OBJECTIVE: To investigate the expression of proangiogenic and antiangiogenic factors, vascular endothelial growth factor (VEGF) and pigment epithelium-derived factor (PEDF) in retinal pigment epithelial (RPE) cells after photodynamic therapy (PDT), especially focusing on their change in the presence of triamcinolone acetonide.
METHODS: Firstly, the cellular uptake of verteporfin was quantified after confluent ARPE-19 (human retinal pigment epithelial) cells were exposed to 5 microg/ml verteporfin combined with or without 1 microg/ml triamcinolone acetonide for 1 h. Secondly, ARPE-19 cells exposed to various doses of verteporfin were irradiated with 120 mJ/cm(2) light. After incubation with or without 1 microg/ml triamcinolone acetonide for 2 days, cell viability and expressions of VEGF and PEDF were assessed.

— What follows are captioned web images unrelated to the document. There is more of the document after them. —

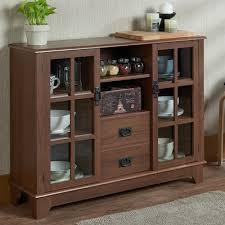 accent cabinets with doors acme furniture dubbs 2 drawer 2 door accent cabinet reviews wayfair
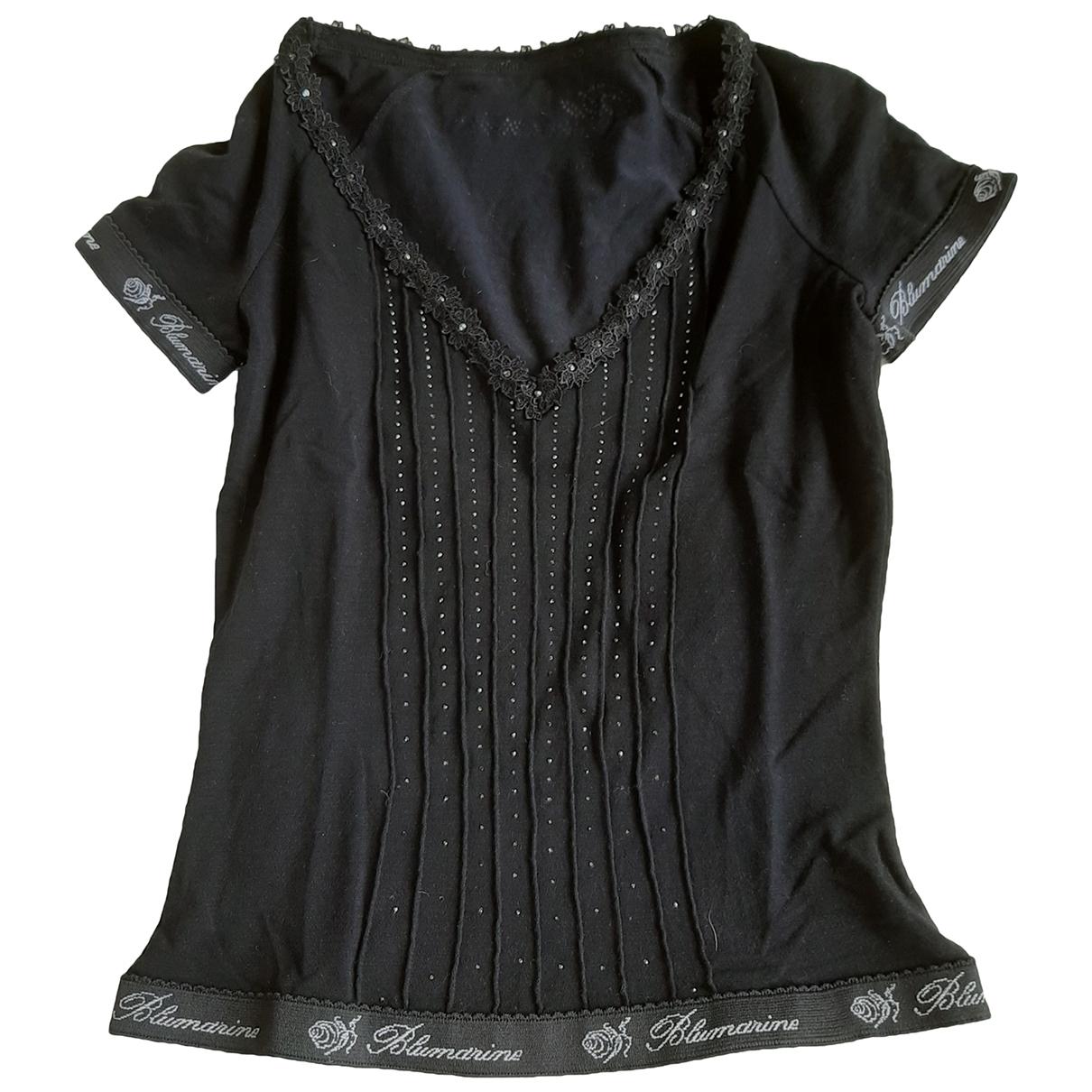 Blumarine \N Pullover in  Schwarz Baumwolle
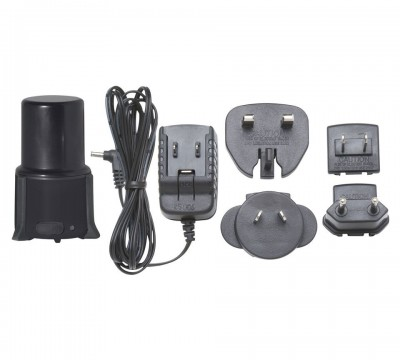 DARK GRAY - Black Diamond NRG2 Kit de Batería Recargable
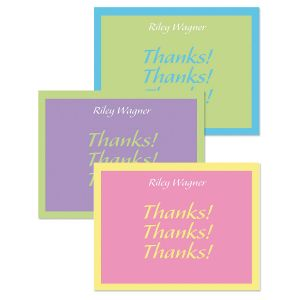 Bordered Hues Thank You Cards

RESULTS: Cellular uptake of verteporfin was not significantly changed by the presence of 1 microg/ml triamcinolone acetonide. In addition, 0.01-0.1 microg/ml of verteporfin showed a dose-dependent toxicity on the ARPE-19 cells 2 days after the light exposure. The presence of verteporfin at a concentration of 0.01 microg/ml did not affect the cell viability but significantly increased VEGF (p<0.001) and reduced PEDF (p = 0.03) expression. Administration of triamcinolone acetonide significantly suppressed both this increase in VEGF (p<0.001) and decrease in PEDF (p = 0.001).
CONCLUSIONS: VEGF was increased and PEDF reduced in cultured RPE cells shortly after PDT even at a sublethal dose. Triamcinolone acetonide suppressed this proangiogenic response.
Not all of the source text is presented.